[Data excerpts]
■ ■ ■ ■
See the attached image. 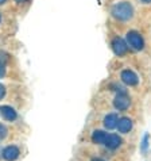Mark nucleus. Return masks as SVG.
Wrapping results in <instances>:
<instances>
[{
	"label": "nucleus",
	"mask_w": 151,
	"mask_h": 161,
	"mask_svg": "<svg viewBox=\"0 0 151 161\" xmlns=\"http://www.w3.org/2000/svg\"><path fill=\"white\" fill-rule=\"evenodd\" d=\"M117 130L123 133V134H126L128 133L132 129V120L130 118H120L119 119V122H117Z\"/></svg>",
	"instance_id": "nucleus-9"
},
{
	"label": "nucleus",
	"mask_w": 151,
	"mask_h": 161,
	"mask_svg": "<svg viewBox=\"0 0 151 161\" xmlns=\"http://www.w3.org/2000/svg\"><path fill=\"white\" fill-rule=\"evenodd\" d=\"M120 79H122V81L124 84H127V86H136V84L139 83L138 76L130 69H124L122 72V75H120Z\"/></svg>",
	"instance_id": "nucleus-4"
},
{
	"label": "nucleus",
	"mask_w": 151,
	"mask_h": 161,
	"mask_svg": "<svg viewBox=\"0 0 151 161\" xmlns=\"http://www.w3.org/2000/svg\"><path fill=\"white\" fill-rule=\"evenodd\" d=\"M7 134H8V129L4 126V125L0 123V141H3L4 138L7 137Z\"/></svg>",
	"instance_id": "nucleus-13"
},
{
	"label": "nucleus",
	"mask_w": 151,
	"mask_h": 161,
	"mask_svg": "<svg viewBox=\"0 0 151 161\" xmlns=\"http://www.w3.org/2000/svg\"><path fill=\"white\" fill-rule=\"evenodd\" d=\"M3 3H6V0H0V4H3Z\"/></svg>",
	"instance_id": "nucleus-19"
},
{
	"label": "nucleus",
	"mask_w": 151,
	"mask_h": 161,
	"mask_svg": "<svg viewBox=\"0 0 151 161\" xmlns=\"http://www.w3.org/2000/svg\"><path fill=\"white\" fill-rule=\"evenodd\" d=\"M117 122H119V117L116 114H108L104 118V126H105V129H108V130H112V129L116 127Z\"/></svg>",
	"instance_id": "nucleus-10"
},
{
	"label": "nucleus",
	"mask_w": 151,
	"mask_h": 161,
	"mask_svg": "<svg viewBox=\"0 0 151 161\" xmlns=\"http://www.w3.org/2000/svg\"><path fill=\"white\" fill-rule=\"evenodd\" d=\"M0 114L6 120H15L18 117L16 111L11 106H2L0 107Z\"/></svg>",
	"instance_id": "nucleus-7"
},
{
	"label": "nucleus",
	"mask_w": 151,
	"mask_h": 161,
	"mask_svg": "<svg viewBox=\"0 0 151 161\" xmlns=\"http://www.w3.org/2000/svg\"><path fill=\"white\" fill-rule=\"evenodd\" d=\"M127 42L134 50H142L144 47V41L142 35L136 31H128L127 33Z\"/></svg>",
	"instance_id": "nucleus-2"
},
{
	"label": "nucleus",
	"mask_w": 151,
	"mask_h": 161,
	"mask_svg": "<svg viewBox=\"0 0 151 161\" xmlns=\"http://www.w3.org/2000/svg\"><path fill=\"white\" fill-rule=\"evenodd\" d=\"M6 95V88H4V86L3 84H0V99Z\"/></svg>",
	"instance_id": "nucleus-15"
},
{
	"label": "nucleus",
	"mask_w": 151,
	"mask_h": 161,
	"mask_svg": "<svg viewBox=\"0 0 151 161\" xmlns=\"http://www.w3.org/2000/svg\"><path fill=\"white\" fill-rule=\"evenodd\" d=\"M113 106L115 108L119 110V111H124L130 107V97H128L126 93H117L116 97L113 100Z\"/></svg>",
	"instance_id": "nucleus-3"
},
{
	"label": "nucleus",
	"mask_w": 151,
	"mask_h": 161,
	"mask_svg": "<svg viewBox=\"0 0 151 161\" xmlns=\"http://www.w3.org/2000/svg\"><path fill=\"white\" fill-rule=\"evenodd\" d=\"M112 49H113V52H115V54H117V56H123L124 53L127 52V43L123 41L122 38H113V41H112Z\"/></svg>",
	"instance_id": "nucleus-5"
},
{
	"label": "nucleus",
	"mask_w": 151,
	"mask_h": 161,
	"mask_svg": "<svg viewBox=\"0 0 151 161\" xmlns=\"http://www.w3.org/2000/svg\"><path fill=\"white\" fill-rule=\"evenodd\" d=\"M142 2H143V3H150L151 0H142Z\"/></svg>",
	"instance_id": "nucleus-17"
},
{
	"label": "nucleus",
	"mask_w": 151,
	"mask_h": 161,
	"mask_svg": "<svg viewBox=\"0 0 151 161\" xmlns=\"http://www.w3.org/2000/svg\"><path fill=\"white\" fill-rule=\"evenodd\" d=\"M0 19H2V15H0Z\"/></svg>",
	"instance_id": "nucleus-20"
},
{
	"label": "nucleus",
	"mask_w": 151,
	"mask_h": 161,
	"mask_svg": "<svg viewBox=\"0 0 151 161\" xmlns=\"http://www.w3.org/2000/svg\"><path fill=\"white\" fill-rule=\"evenodd\" d=\"M107 137H108V134H107L105 131H103V130H95V131H93V134H92V141L95 142V144H97V145H103V144H105Z\"/></svg>",
	"instance_id": "nucleus-11"
},
{
	"label": "nucleus",
	"mask_w": 151,
	"mask_h": 161,
	"mask_svg": "<svg viewBox=\"0 0 151 161\" xmlns=\"http://www.w3.org/2000/svg\"><path fill=\"white\" fill-rule=\"evenodd\" d=\"M104 145L107 147H109V149H117V147L122 145V138L116 136V134H109V136L107 137Z\"/></svg>",
	"instance_id": "nucleus-8"
},
{
	"label": "nucleus",
	"mask_w": 151,
	"mask_h": 161,
	"mask_svg": "<svg viewBox=\"0 0 151 161\" xmlns=\"http://www.w3.org/2000/svg\"><path fill=\"white\" fill-rule=\"evenodd\" d=\"M20 152L16 146L11 145V146H7L6 149L3 150V158L6 161H15L18 157H19Z\"/></svg>",
	"instance_id": "nucleus-6"
},
{
	"label": "nucleus",
	"mask_w": 151,
	"mask_h": 161,
	"mask_svg": "<svg viewBox=\"0 0 151 161\" xmlns=\"http://www.w3.org/2000/svg\"><path fill=\"white\" fill-rule=\"evenodd\" d=\"M92 161H103V160H100V158H93Z\"/></svg>",
	"instance_id": "nucleus-18"
},
{
	"label": "nucleus",
	"mask_w": 151,
	"mask_h": 161,
	"mask_svg": "<svg viewBox=\"0 0 151 161\" xmlns=\"http://www.w3.org/2000/svg\"><path fill=\"white\" fill-rule=\"evenodd\" d=\"M111 12H112V16L115 19H117L120 22H127L134 16V7L128 2H120V3L115 4Z\"/></svg>",
	"instance_id": "nucleus-1"
},
{
	"label": "nucleus",
	"mask_w": 151,
	"mask_h": 161,
	"mask_svg": "<svg viewBox=\"0 0 151 161\" xmlns=\"http://www.w3.org/2000/svg\"><path fill=\"white\" fill-rule=\"evenodd\" d=\"M4 75H6V66L3 62H0V77H3Z\"/></svg>",
	"instance_id": "nucleus-14"
},
{
	"label": "nucleus",
	"mask_w": 151,
	"mask_h": 161,
	"mask_svg": "<svg viewBox=\"0 0 151 161\" xmlns=\"http://www.w3.org/2000/svg\"><path fill=\"white\" fill-rule=\"evenodd\" d=\"M18 3H24V2H27V0H16Z\"/></svg>",
	"instance_id": "nucleus-16"
},
{
	"label": "nucleus",
	"mask_w": 151,
	"mask_h": 161,
	"mask_svg": "<svg viewBox=\"0 0 151 161\" xmlns=\"http://www.w3.org/2000/svg\"><path fill=\"white\" fill-rule=\"evenodd\" d=\"M148 138H150L148 134H144L143 140H142V145H140L142 153H146V152H147V149H148Z\"/></svg>",
	"instance_id": "nucleus-12"
}]
</instances>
■ ■ ■ ■
PROBLEM: Pull out every line of the data that contains the string "instances", and list only those lines.

TASK RESULT:
Wrapping results in <instances>:
<instances>
</instances>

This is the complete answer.